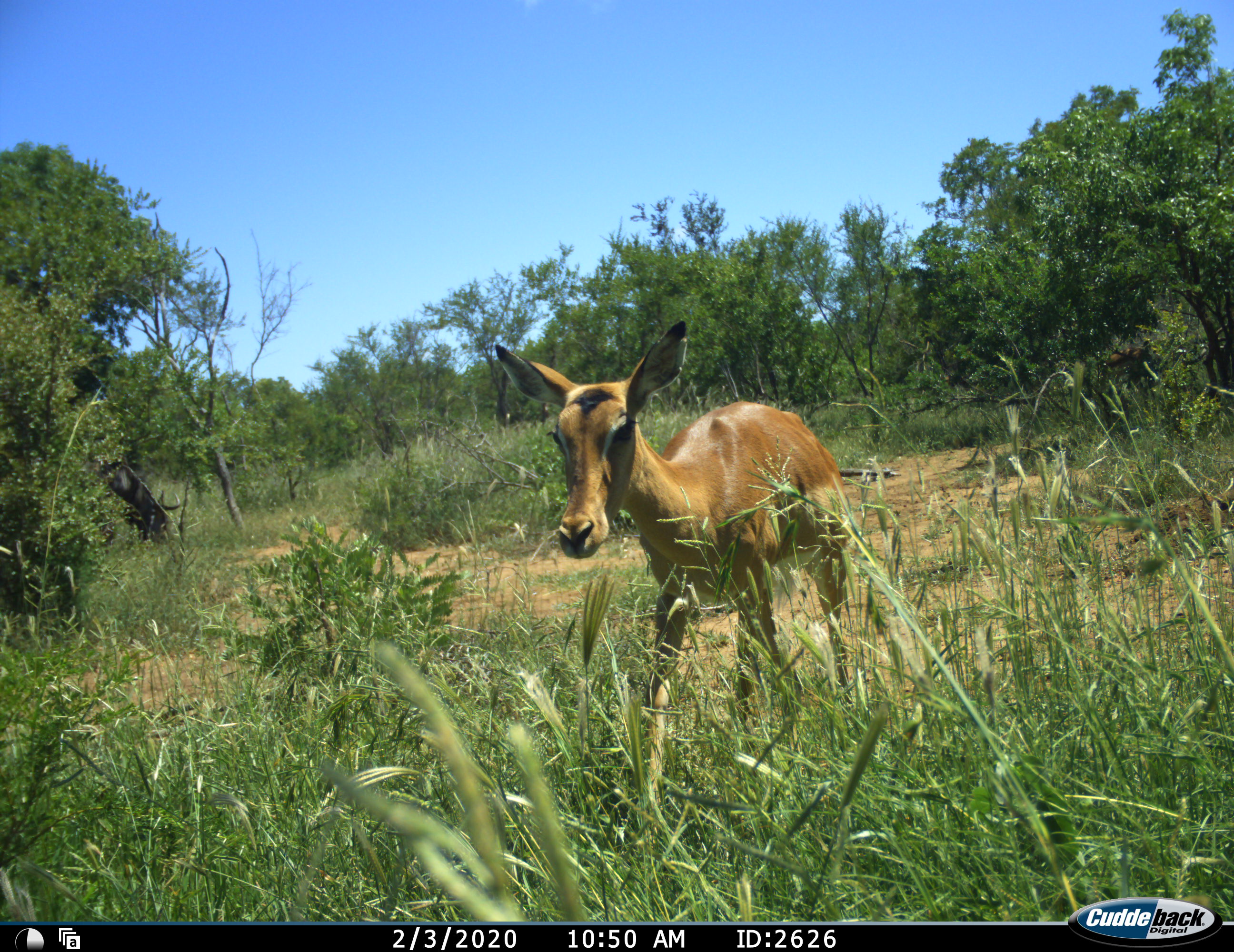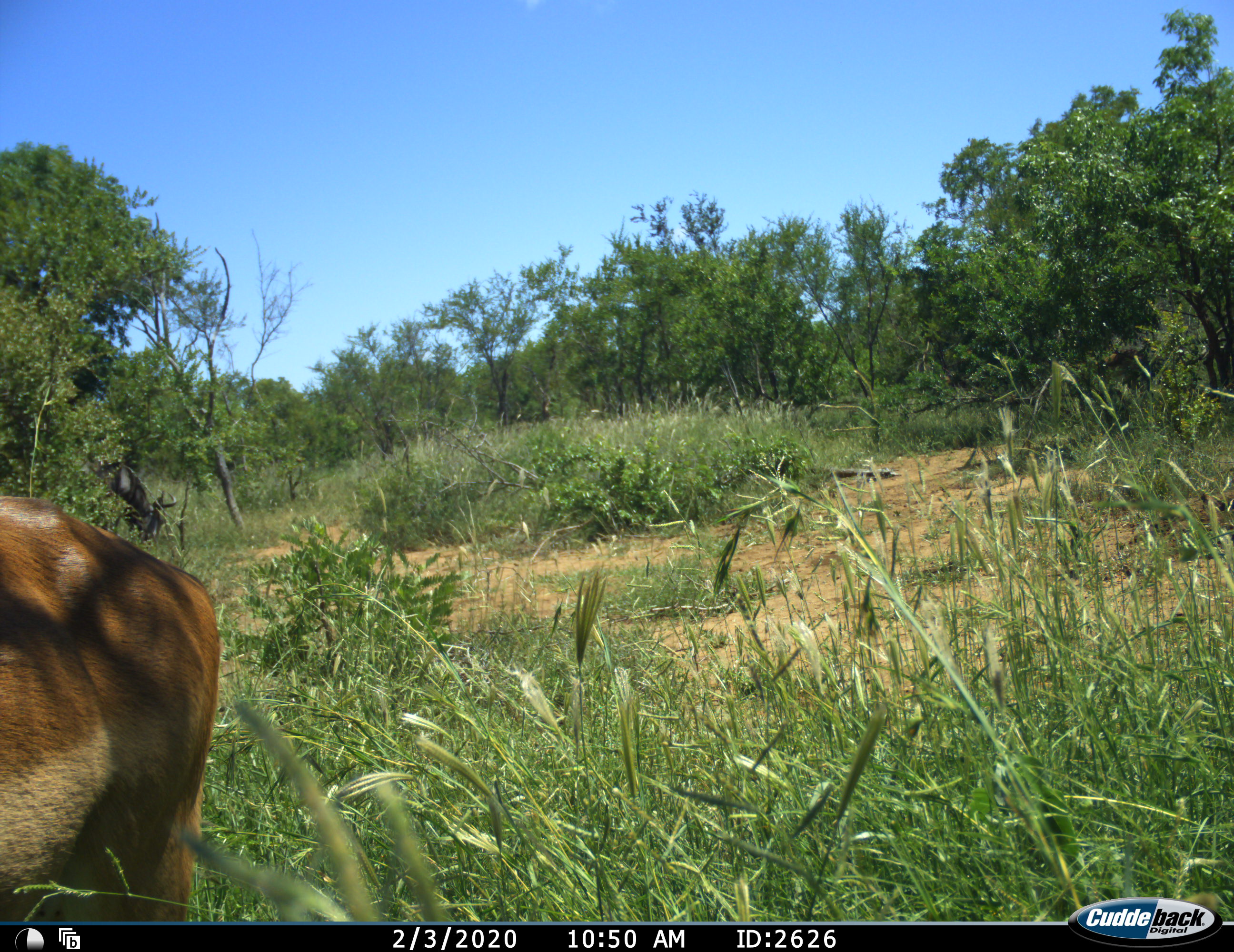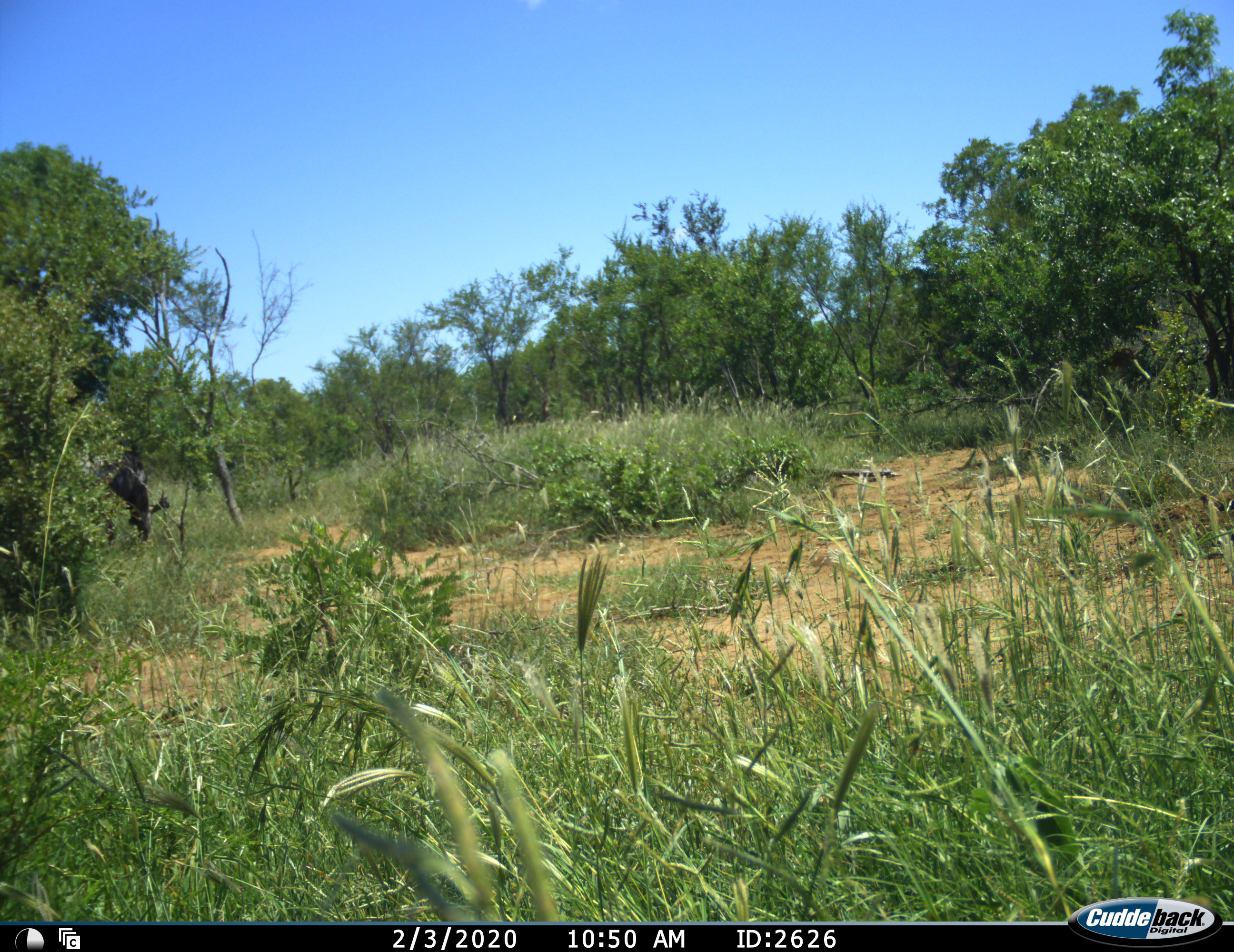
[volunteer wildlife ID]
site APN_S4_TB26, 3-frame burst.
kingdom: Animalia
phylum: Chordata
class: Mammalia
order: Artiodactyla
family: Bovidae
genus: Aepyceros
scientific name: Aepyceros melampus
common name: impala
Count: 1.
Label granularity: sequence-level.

** WHAT THE TASK REQUIRES **
The result should be the lines from the line with "order: Artiodactyla" to the last line of the material, returned exactly and without any other line.

** RESPONSE BELOW **
order: Artiodactyla
family: Bovidae
genus: Aepyceros
scientific name: Aepyceros melampus
common name: impala
Count: 1.
Label granularity: sequence-level.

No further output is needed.